> _What to work on_
Reproduce the material from the line with "Which of the candidates" to the line with "At what distance", swapping "stainless steel surface" for "metal surface" and leaving everything else the same.

> _Given information_
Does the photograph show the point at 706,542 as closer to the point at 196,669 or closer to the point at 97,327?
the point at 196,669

==

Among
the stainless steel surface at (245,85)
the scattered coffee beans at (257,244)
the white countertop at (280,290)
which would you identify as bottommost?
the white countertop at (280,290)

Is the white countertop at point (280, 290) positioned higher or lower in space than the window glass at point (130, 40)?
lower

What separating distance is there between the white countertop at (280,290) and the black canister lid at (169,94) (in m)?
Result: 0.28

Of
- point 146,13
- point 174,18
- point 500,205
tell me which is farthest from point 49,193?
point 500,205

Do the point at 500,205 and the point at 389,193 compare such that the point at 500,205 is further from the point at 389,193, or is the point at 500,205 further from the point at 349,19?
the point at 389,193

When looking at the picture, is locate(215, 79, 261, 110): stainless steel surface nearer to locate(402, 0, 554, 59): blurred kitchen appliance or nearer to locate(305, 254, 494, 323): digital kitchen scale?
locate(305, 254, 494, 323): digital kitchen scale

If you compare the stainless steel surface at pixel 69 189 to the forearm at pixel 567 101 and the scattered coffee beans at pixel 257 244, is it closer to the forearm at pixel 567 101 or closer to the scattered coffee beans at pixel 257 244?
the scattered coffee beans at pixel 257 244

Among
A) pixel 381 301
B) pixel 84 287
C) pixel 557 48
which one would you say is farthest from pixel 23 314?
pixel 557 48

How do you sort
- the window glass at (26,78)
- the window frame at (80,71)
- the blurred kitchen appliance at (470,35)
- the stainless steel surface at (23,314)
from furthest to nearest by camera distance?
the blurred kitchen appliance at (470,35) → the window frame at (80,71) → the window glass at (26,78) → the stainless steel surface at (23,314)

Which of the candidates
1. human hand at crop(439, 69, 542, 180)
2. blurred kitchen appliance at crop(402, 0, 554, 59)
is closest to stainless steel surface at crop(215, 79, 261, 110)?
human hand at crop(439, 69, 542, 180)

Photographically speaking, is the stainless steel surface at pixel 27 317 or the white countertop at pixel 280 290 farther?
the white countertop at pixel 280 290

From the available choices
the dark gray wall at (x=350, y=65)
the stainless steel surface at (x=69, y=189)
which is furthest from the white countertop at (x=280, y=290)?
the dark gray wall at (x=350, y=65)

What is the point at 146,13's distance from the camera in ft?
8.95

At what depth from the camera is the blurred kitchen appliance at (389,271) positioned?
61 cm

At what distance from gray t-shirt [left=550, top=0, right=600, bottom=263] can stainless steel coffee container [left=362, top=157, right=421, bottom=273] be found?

==

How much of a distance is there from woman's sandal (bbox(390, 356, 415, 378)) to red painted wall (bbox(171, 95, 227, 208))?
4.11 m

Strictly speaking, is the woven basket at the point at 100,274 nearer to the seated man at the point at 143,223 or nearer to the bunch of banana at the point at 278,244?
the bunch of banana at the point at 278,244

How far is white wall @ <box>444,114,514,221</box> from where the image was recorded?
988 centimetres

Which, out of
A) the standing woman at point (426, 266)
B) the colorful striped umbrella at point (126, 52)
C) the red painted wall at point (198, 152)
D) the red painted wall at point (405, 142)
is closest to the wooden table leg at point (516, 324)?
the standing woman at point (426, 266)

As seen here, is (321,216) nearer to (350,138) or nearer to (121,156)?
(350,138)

> _Result for this task_
Which of the candidates
1. human hand at crop(439, 69, 542, 180)
2. blurred kitchen appliance at crop(402, 0, 554, 59)
is closest to metal surface at crop(215, 79, 261, 110)?
human hand at crop(439, 69, 542, 180)

Photographically speaking, is the metal surface at pixel 27 317 or the white countertop at pixel 280 290 farther?
the white countertop at pixel 280 290

From the available choices
the dark gray wall at (x=350, y=65)
the metal surface at (x=69, y=189)
which is furthest from the white countertop at (x=280, y=290)?
the dark gray wall at (x=350, y=65)

What is the point at 146,13's distance from the camera in ft?
8.95

At what depth from the camera is the blurred kitchen appliance at (389,271) positioned?
61 cm

At what distance from gray t-shirt [left=550, top=0, right=600, bottom=263] can stainless steel coffee container [left=362, top=157, right=421, bottom=273] be found?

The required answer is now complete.